(Travail demandé) Pouvez-vous recopier mot pour mot le passage du texte sur Brahim Dhahak, ci-dessous, de « L’enfant que l’on » à « une nouvelle écriture. » ?

(Extrait de page)

Brahim Dhahak
LES FLAMMES ET LES RÊVES
Ferran Cremades i Arlandis
1. LES ÉLÉMENTS
Des rafales de vent tracent des formes capricieuses sur les dunes et la nature se prépare pour l’hiver. Toute naissance est un voyage vers la lumière des éléments. La lumière tranchante et verticale du soleil brûlant naît et succombe à l’horizon et son parcours pétrifie les palmiers et les tentes et découpe en silhouettes les présences qui se déplacent dans l’horizontalité du désert, au-delà de l’eau fugitive qui fait fleurir l’oasis. La lumière envoûtante de la nuit allume le feu du canoun et ravive les flammes de la mémoire.
Né entre des tapis et entouré de femmes tisserandes, bientôt il connaîtra la magie de la trame et de la chaîne. Il apprendra que les fils d’une volonté de fer doivent croiser les fils de la mémoire pour former un tissu homogène, consistant et continu. Les deux fils doivent se maintenir réciproquement. Si l’un d’eux manque, le rêve de l’art est impossible. Maintes fois la persistance de ces deux fils, le plus terrestre, celui de la racine des choses, et le plus céleste, celui des rêves qui se perdent dans la nuit des temps, brûleront dans son regard.
L’enfant que l’on peut voir dans le portrait imaginaire de son enfance est un enfant qui a un don. Et très bientôt, à la surprise de ses proches, il montrera un amour passionné du dessin. Il dessinera sans arrêt jusqu’à ce qu’un jour son père, guidé par une tradition musulmane qui considère la figure comme le diable même, non seulement il lui défend de dessiner, mais il déchire tous ses dessins. Une passion clandestine chevauchera à bride abattue dans son cœur tandis que sa main tremblante sent la morsure de la vipère ou la piqûre du scorpion. Mais, caprices du destin, la mort de son père lui ouvrira un cadre de possibilités illimitées pour exercer son talent. À travers la découverte des valeurs plastiques de la décoration, son oncle − homme à dons multiples − le motivera davantage et ainsi le dessin deviendra une nouvelle écriture.

(Données ci-dessous)
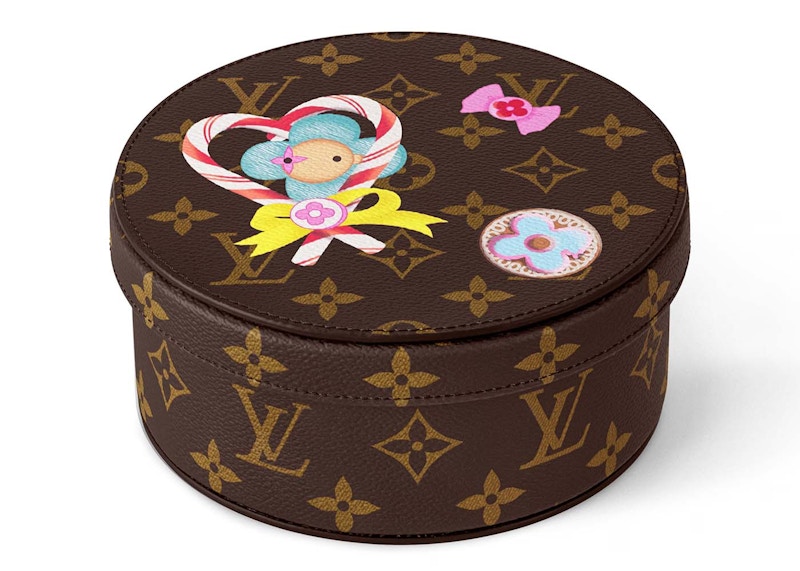 Louis Vuitton Vivienne Candy Box Monogram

(Votre réponse)
L’enfant que l’on peut voir dans le portrait imaginaire de son enfance est un enfant qui a un don. Et très bientôt, à la surprise de ses proches, il montrera un amour passionné du dessin. Il dessinera sans arrêt jusqu’à ce qu’un jour son père, guidé par une tradition musulmane qui considère la figure comme le diable même, non seulement il lui défend de dessiner, mais il déchire tous ses dessins. Une passion clandestine chevauchera à bride abattue dans son cœur tandis que sa main tremblante sent la morsure de la vipère ou la piqûre du scorpion. Mais, caprices du destin, la mort de son père lui ouvrira un cadre de possibilités illimitées pour exercer son talent. À travers la découverte des valeurs plastiques de la décoration, son oncle − homme à dons multiples − le motivera davantage et ainsi le dessin deviendra une nouvelle écriture.